1.Faktor Predisposisi.
a.Faktor perkembangan.
Tiap gangguan dalam pencapaian tugas perkembangan mempengaruhi respons sosial maladaptif pada individu. Sistem keluarga yang terganggu dapat berperan dalam perkembangan respons sosial mal adaptif. Beberapa orang percaya bahwa individu yang mengalami masalah ini adalah orang yang tidak berhasil memisahkan diri dari orang tua. Norma keluarga mungkin tidak mendukung hubungan dengan pihak di luar keluarga.
b.Faktor Biologis.
Faktor genetik dapat berperan dalam respons sosial maladaptif.
c.Faktor Sosiokultural.
Isolasi sosial merupakan faktor utama dalam gangguan hubungan. Hal ini akibat dari transiensi norma yang tidak mendukung pendekatan terhadap orang lain atau tidak menghargai anggota masyarakat yang kurang produktif, seperti lansia ( lanjut usia ), orang cacat, dan penderita penyakit kronis. Isolasi sosial dapat terjadi karena mengadopsi norma, perilaku dan sistem nilai yang berbeda dari yang dimiliki budaya mayoritas. Harapan yang tidak realistis terhadap hubungan merupakan faktor lain yang berkaitan dengan gangguan ini.
2.Faktor presipitasi
Stresor pencetus pada umumnya mencakup peristiwa kehidupan yang menimbulkan stres seperti kehilangan, yang mempengaruhi kemampuan individu untuk berhubungan dengan orang lain dan menyebabkan ansietas.
Stresor pencetus dapat dikelompokkan dalam dua kategori, yaitu :
a.Stresor sosiokultural
Stres dapat ditimbulkan oleh menurunnya stabilitas unit keluarga dan berpisah dari orang yang berarti, misalnya karena dirawat di rumah sakit.
b.Stresor psikologis
Keterbatasan kemampuan untuk mengatasinya. Tuntutan untuk berpisah Ansietas berat yang berkepanjangan terjadi bersamaan dengan dengan orang terdekat atau kegagalan orang lain untuk memenuhi kebutuhan ketergangtungan dapat menimbulkan ansietas tingkat tinggi.
Pendapat berbeda diungkapkan oleh Nanda (2005: 209) yang mengatakan penyebab dari isolasi sosial adalah:
1.Perubahan status mental
2.Tidak mampu dalam memuaskan hubungan pribadi
3.Nilai sosial tidak diterima
4.Perilaku sosial tidak diterima
5.Sumber personal tidak adekuat
6.Ketertarikan imatur
7.Faktor yang berkontribusi terhadap ketidakpuasan hubungan personal (lambat dalam menyelesaikan tugas perkembangan)

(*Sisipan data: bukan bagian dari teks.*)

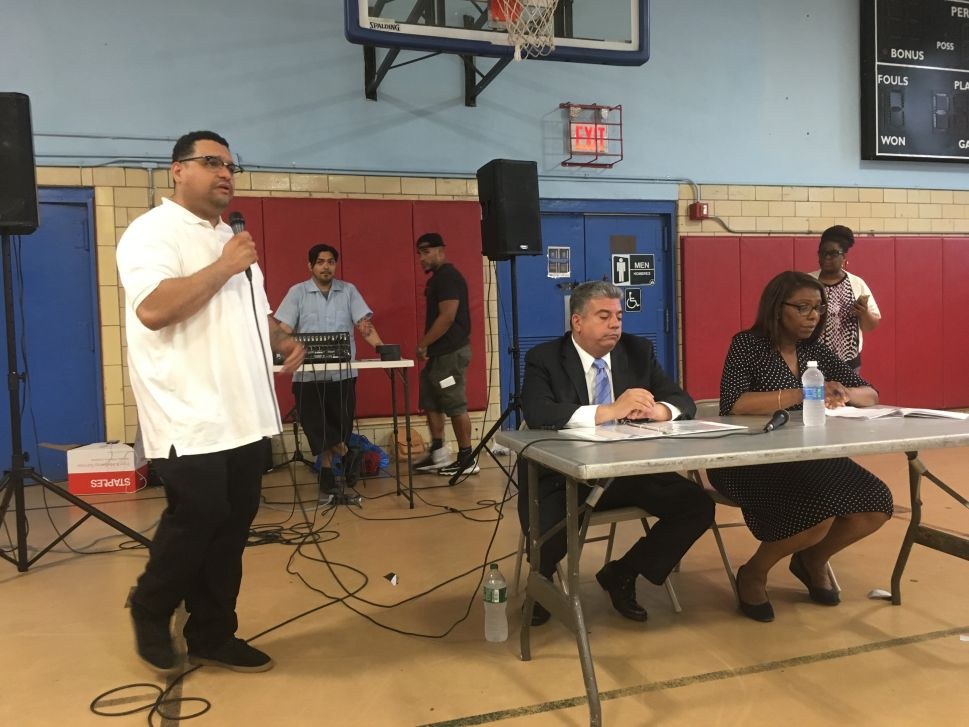 Activists and Residents Grill Pols on 'Broken Windows' at Sunset Park Town Hall
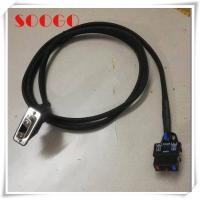 3v3 To 926522 Connector Telecom Cable Assemblies For Multi Mode Radio Frequency Unit for sale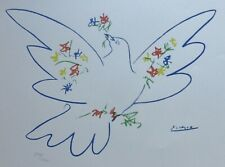 PABLO PICASSO COLOMBE AVEC FLEURS SIGNED HAND NUMBERED LITHO DOVE WITH FLOWERS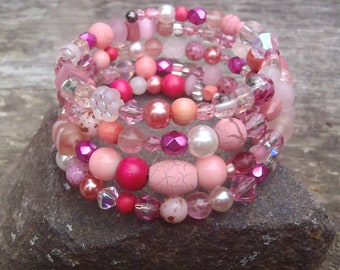 Beaded Wrap Cuff Bracelet Wild Rose Memory Bracelet Handmade Jewelry Pink Coral Pink Rose Pink Fuschia  Hot Pink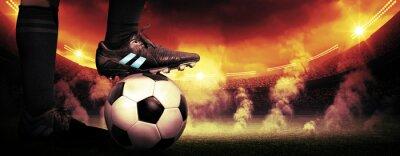 Quadro Soccer protest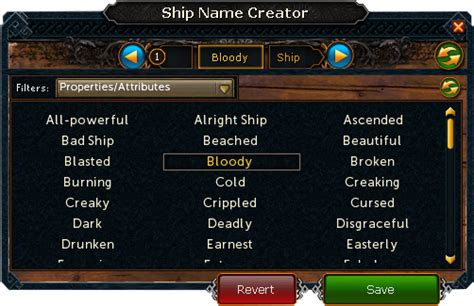male boat names player owned port ship names runescape wiki fandom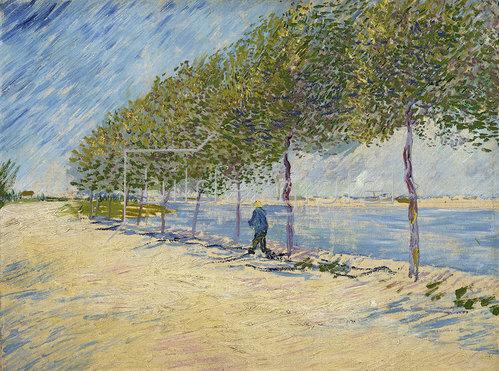 Vincent van Gogh: An der Seine 1887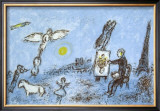 Le Peintre Et Son Double Limited Edition Framed Print by Marc Chagall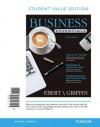 Business Essentials, Student Value Edition - Ronald J. Ebert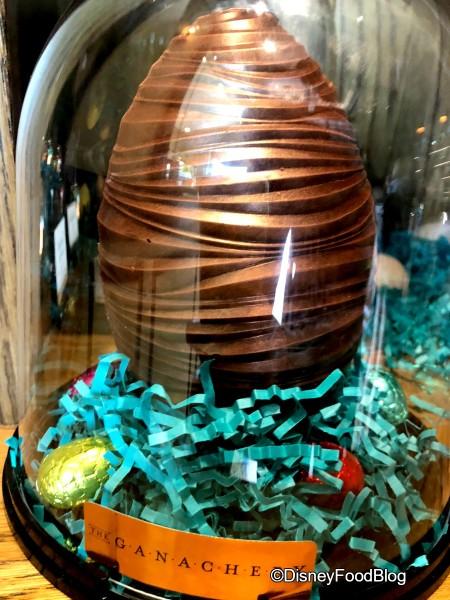 Pinata Egg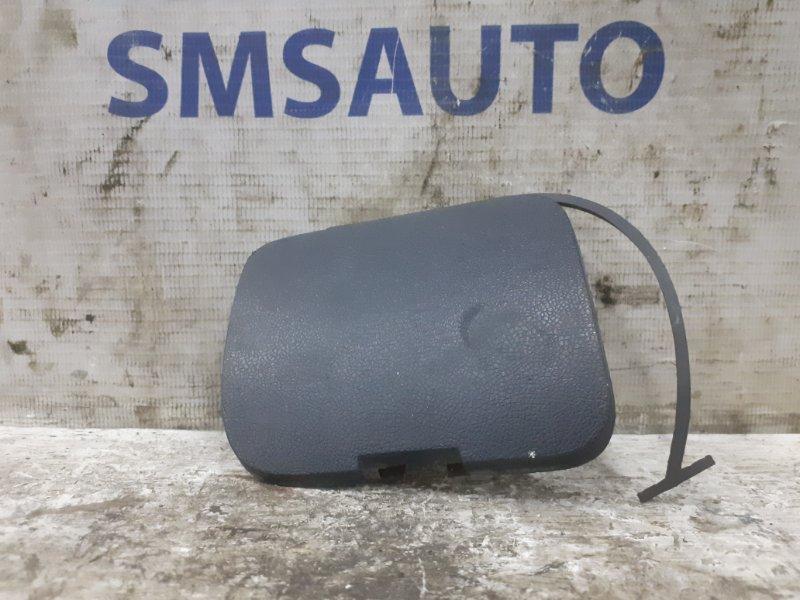 Заглушка бампера Volvo Xc70 ХС70 2.5T 2005 задняя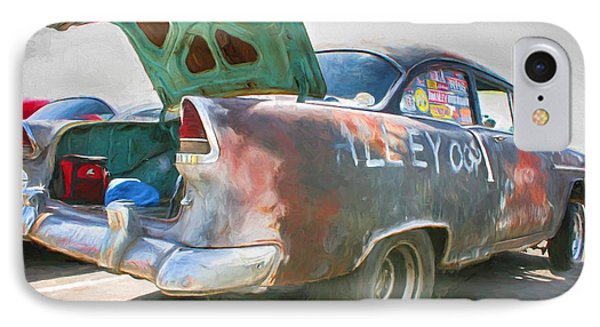 IPhone Case featuring the painting Mean Streets by Michael Cleere
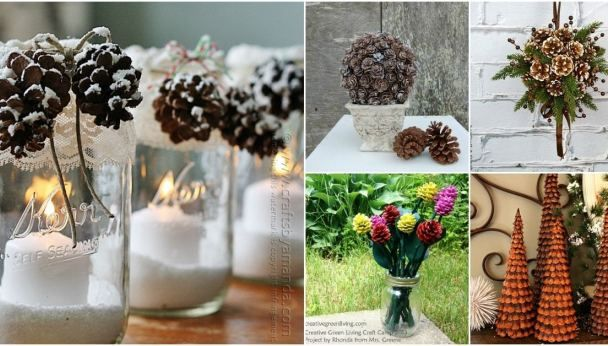 25 Creative Pinecone Crafts That Add Beauty To Your Fall And Winter Decor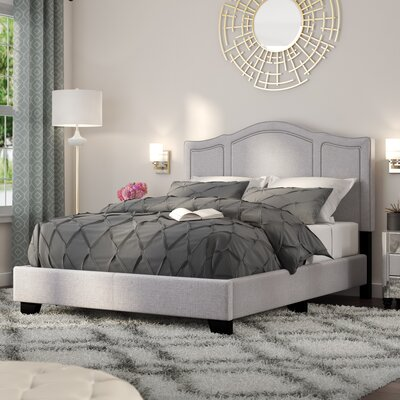 Antione Queen Upholstery Panel Bed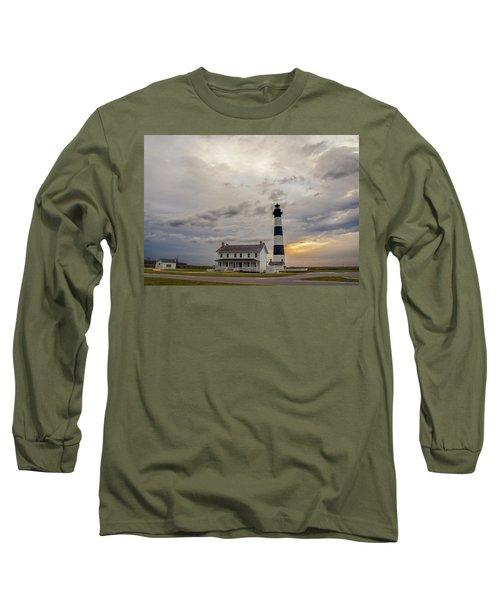 Bodie Island Lighthouse No. 2 Long Sleeve T-Shirt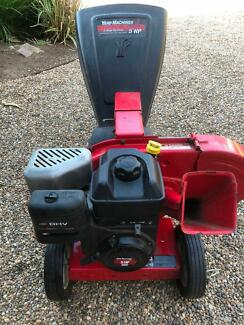 MTD mulcher chipper. Ready to clean-up your yard Berry Shoalhaven Area Preview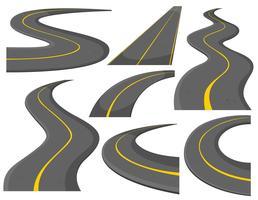Padrão diferente de estradas vetor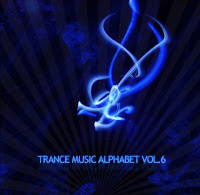 Trance Music Alphabet Vol.6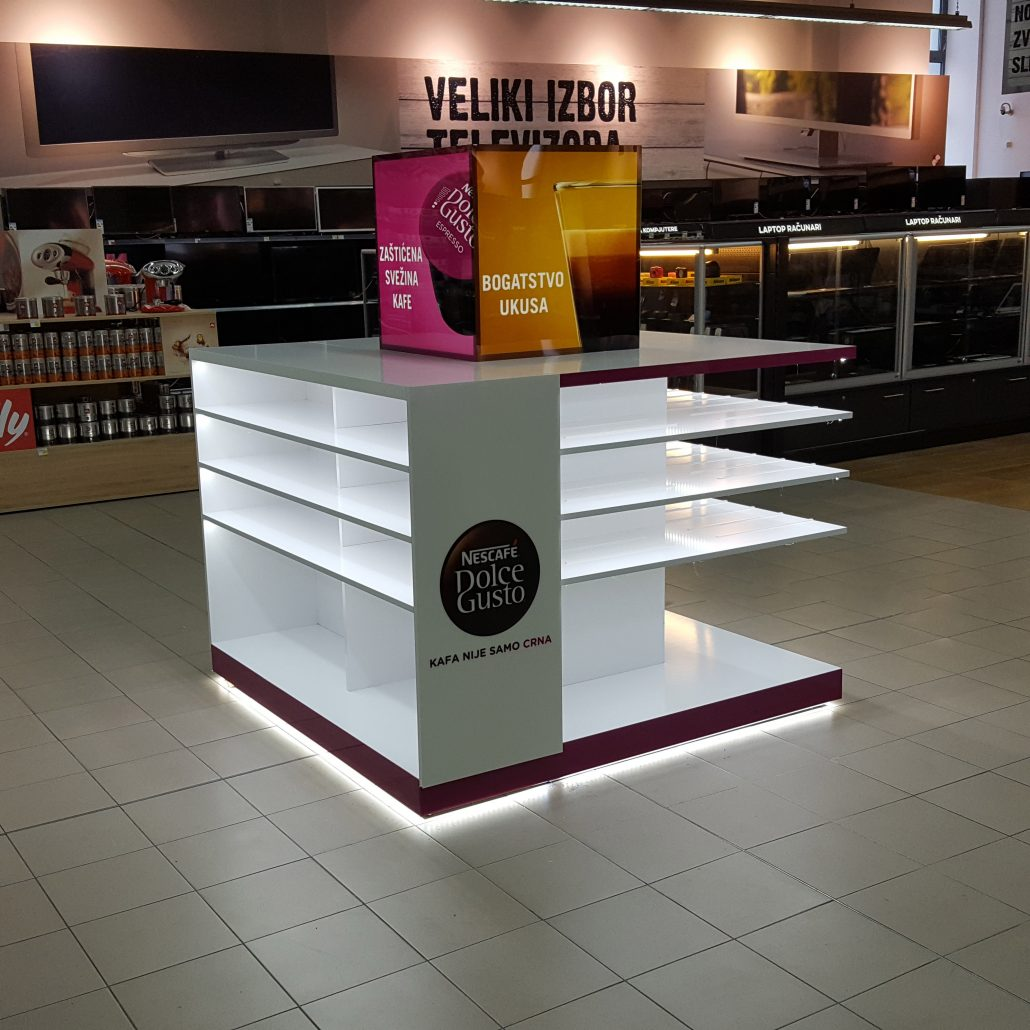 Dolce Gusto, Nescafe in store element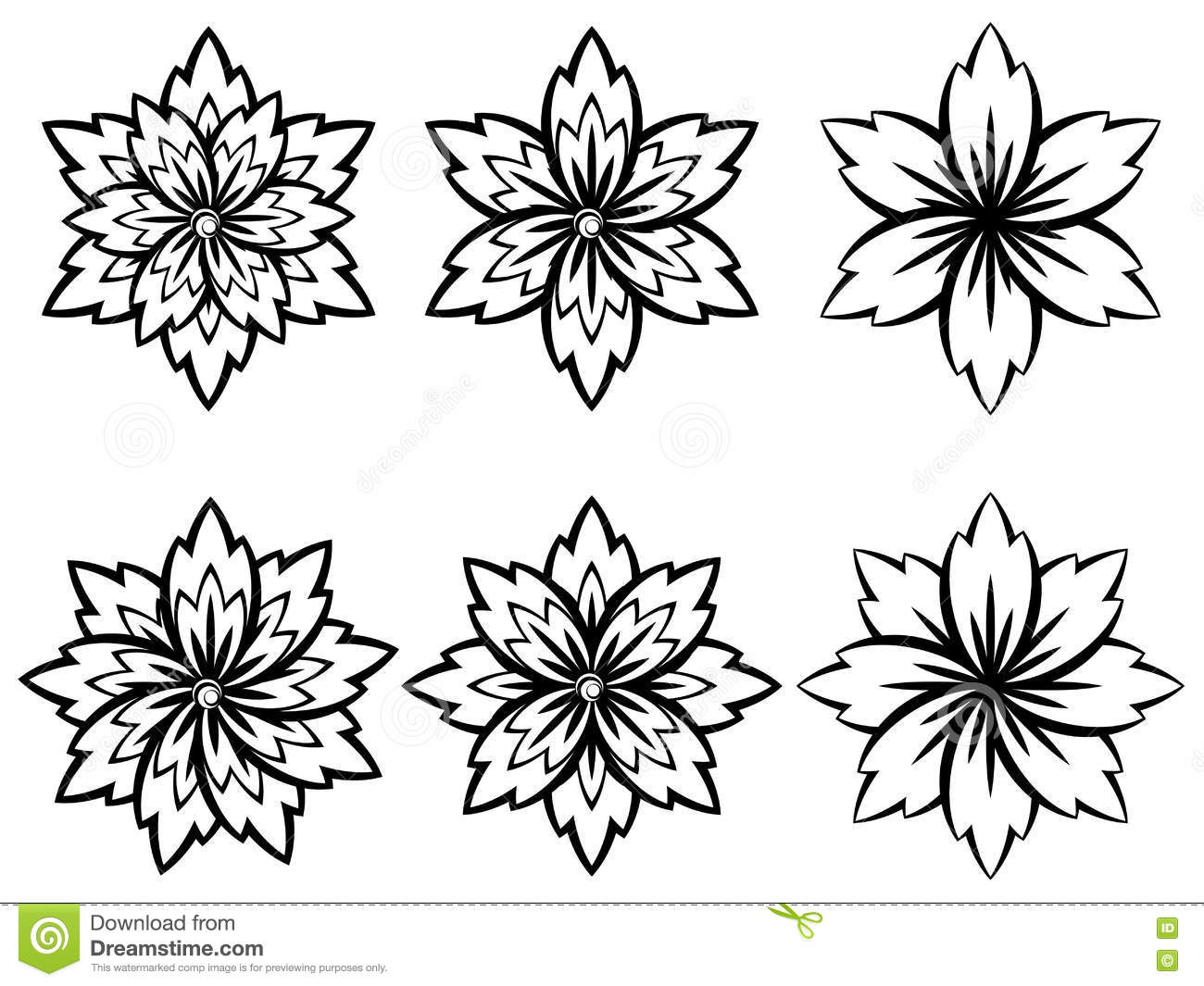 Simple Black And White Flowers Stock Vector Illustration Of Style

8.Perubahan penampilan fisik
9.Perubahan keadaan sejahtera
C.Rentang respon
1.Rentang Respon Sosial menurut Stuart dan Sundeen(2006: 128).
a.Menyendiri ( Solitude)
Merupakan respon yang dibutuhkan seseorang untuk merenungkan apa yang telah dilakukan bagi lingkungan sosialnya dan suatu cara mengevaluasi diri untuk menentukan langkah selanjutnya.
b.Otonomi
Kemampuan individu untuk menentukan dan menyampaikan ide-ide, pikiran, perasaan, dalam hubungan sosial.
c.Bekerjasama (mutualism)
Suatu kondisi dalam hubungan interpersonal dimana individu tersebut mampu untuk saling memberi dan menerima.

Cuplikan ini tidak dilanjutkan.